Во второй половине XIX века складывалось впечатление, что совокупная мощь научного разума и создаваемой на научных принципах техники способна решить любую задачу, которую только вздумается поставить человеку. Постигнуть законы образования гор и океанов, происхождение болезней, структуру космического пространства, возникновение жизни, фундаментальное устройство материи; построить более быстрые поезда, более крупные океанские лайнеры, более производительные двигатели, сделать жизнь здоровее и удобнее. получить более чистые металлы, усовершенствовать средства коммуникации и электрическое освещение, разработать еще больше полезных химических процессов и материалов, научиться новым методам разведения растений и животных—при наличии желания все это казалось абсолютно достижимым.

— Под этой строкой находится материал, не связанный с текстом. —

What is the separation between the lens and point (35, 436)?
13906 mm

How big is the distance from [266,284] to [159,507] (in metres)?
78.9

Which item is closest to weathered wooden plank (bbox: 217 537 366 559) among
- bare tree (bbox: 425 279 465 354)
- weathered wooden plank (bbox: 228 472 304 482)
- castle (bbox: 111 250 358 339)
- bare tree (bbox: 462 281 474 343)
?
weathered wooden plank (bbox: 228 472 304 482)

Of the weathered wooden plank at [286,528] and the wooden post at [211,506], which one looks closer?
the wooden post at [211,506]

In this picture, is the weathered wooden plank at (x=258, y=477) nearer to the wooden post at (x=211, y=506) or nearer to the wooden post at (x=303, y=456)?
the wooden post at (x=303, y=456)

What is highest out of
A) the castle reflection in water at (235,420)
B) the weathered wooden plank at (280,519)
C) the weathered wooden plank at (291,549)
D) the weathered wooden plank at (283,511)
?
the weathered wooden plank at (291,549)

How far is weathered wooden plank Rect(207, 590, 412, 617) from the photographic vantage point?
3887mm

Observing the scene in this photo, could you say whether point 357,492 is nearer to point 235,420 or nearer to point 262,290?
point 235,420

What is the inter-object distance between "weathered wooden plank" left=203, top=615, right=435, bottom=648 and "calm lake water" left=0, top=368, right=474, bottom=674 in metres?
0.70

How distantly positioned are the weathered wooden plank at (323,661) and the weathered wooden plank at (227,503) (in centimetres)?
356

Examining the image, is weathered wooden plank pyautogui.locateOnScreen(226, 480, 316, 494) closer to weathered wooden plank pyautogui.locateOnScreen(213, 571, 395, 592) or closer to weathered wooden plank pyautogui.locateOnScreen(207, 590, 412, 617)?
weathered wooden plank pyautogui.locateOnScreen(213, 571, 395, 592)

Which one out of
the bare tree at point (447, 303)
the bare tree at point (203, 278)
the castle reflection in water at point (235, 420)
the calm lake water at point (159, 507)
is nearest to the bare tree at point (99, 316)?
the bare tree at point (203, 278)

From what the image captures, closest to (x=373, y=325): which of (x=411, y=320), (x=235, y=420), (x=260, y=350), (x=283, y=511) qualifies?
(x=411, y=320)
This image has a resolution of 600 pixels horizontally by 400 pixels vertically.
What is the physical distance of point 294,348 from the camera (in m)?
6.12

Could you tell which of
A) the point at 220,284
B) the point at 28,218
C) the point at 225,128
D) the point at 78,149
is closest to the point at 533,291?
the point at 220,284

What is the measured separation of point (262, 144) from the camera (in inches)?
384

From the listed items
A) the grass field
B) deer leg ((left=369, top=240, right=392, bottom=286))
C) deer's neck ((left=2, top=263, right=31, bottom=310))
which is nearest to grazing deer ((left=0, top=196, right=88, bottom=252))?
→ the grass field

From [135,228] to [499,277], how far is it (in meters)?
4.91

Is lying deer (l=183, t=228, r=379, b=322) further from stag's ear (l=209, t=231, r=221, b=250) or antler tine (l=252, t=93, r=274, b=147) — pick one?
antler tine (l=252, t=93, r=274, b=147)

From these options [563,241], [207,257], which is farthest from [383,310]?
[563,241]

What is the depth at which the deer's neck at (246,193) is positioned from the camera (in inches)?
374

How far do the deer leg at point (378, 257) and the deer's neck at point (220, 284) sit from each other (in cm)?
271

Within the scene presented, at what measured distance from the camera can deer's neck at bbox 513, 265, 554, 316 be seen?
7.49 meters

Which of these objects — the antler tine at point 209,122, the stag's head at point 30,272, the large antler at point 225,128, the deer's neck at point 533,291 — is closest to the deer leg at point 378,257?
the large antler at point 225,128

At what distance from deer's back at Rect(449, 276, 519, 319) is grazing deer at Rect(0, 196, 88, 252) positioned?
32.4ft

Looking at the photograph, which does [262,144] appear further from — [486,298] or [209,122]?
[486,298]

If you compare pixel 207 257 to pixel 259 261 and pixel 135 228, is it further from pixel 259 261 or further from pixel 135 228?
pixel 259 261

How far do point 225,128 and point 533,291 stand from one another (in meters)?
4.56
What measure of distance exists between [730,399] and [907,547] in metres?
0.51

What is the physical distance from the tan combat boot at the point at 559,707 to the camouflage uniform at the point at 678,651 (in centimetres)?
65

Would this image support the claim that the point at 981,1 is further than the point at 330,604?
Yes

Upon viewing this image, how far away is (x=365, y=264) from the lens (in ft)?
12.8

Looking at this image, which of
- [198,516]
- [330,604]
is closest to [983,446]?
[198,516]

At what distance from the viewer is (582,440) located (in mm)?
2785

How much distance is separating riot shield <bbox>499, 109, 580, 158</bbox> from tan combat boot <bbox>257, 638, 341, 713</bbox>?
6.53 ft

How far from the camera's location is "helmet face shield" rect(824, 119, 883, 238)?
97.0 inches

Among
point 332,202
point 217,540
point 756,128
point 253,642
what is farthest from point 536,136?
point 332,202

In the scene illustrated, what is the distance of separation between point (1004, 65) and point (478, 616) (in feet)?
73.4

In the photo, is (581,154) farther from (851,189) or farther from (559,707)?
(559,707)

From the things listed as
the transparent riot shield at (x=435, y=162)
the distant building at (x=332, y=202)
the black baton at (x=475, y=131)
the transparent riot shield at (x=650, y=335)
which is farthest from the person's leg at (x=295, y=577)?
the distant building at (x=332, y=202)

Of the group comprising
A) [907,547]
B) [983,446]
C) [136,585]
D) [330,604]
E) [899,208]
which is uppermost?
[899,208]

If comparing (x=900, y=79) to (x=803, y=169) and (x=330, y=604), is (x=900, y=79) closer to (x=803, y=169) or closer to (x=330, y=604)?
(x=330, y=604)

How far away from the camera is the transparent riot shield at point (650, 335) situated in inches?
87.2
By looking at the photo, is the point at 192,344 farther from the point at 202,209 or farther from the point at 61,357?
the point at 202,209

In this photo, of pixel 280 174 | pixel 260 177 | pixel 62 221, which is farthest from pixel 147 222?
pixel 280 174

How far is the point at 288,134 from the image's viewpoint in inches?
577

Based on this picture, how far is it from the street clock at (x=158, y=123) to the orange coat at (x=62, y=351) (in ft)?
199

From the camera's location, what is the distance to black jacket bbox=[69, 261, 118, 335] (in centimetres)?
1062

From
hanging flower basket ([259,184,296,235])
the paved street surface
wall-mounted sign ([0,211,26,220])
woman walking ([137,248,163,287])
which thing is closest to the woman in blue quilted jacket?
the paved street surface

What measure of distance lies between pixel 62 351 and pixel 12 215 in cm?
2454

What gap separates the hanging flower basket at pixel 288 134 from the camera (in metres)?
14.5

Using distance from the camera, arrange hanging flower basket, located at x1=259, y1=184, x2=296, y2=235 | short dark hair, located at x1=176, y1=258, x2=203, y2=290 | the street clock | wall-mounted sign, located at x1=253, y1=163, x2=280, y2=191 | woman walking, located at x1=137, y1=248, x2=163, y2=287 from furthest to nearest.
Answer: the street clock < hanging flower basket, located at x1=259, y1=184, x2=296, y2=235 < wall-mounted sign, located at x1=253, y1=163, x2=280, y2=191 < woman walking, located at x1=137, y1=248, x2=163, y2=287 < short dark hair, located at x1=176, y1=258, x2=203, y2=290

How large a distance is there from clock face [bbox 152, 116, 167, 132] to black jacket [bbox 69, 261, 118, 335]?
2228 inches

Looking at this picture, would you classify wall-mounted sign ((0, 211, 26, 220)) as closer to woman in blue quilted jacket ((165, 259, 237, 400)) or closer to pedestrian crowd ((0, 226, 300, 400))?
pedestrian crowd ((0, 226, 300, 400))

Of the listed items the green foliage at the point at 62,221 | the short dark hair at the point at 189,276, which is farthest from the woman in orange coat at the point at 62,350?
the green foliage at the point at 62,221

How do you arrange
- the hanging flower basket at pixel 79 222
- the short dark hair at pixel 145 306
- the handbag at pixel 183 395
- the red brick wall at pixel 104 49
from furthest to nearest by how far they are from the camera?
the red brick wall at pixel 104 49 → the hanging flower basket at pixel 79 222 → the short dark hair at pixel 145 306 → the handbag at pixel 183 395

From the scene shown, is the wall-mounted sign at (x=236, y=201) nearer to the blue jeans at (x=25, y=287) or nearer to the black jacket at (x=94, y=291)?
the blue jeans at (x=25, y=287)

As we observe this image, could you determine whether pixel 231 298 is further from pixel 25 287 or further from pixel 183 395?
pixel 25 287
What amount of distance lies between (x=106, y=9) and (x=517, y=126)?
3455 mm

И если наука делала такие бластящие успехи в изучении и преобразовании природного мира, то не могла ли она столь же плодотворно трудиться на общественной ниве? Раз научное мышление проникало во все большее число дисциплин, на ходу добавляя новые к уже наличествующим, то существовало ли препятствие, которого оно не смогло бы преодолеть? Не управляются ли человеческое поведение, сексуальность, история, общество, политика, коммерция, сознание и культура столь же «научными» законами, как остальной мир, и если да, в чем они заключаются? Может быть. Кант сделал лишь половину дела, размежевав знание о мире и человеческое поведение, — может быть, на самом деле все вообще открыто для рационального постижения и вдобавок лишено морального смысла?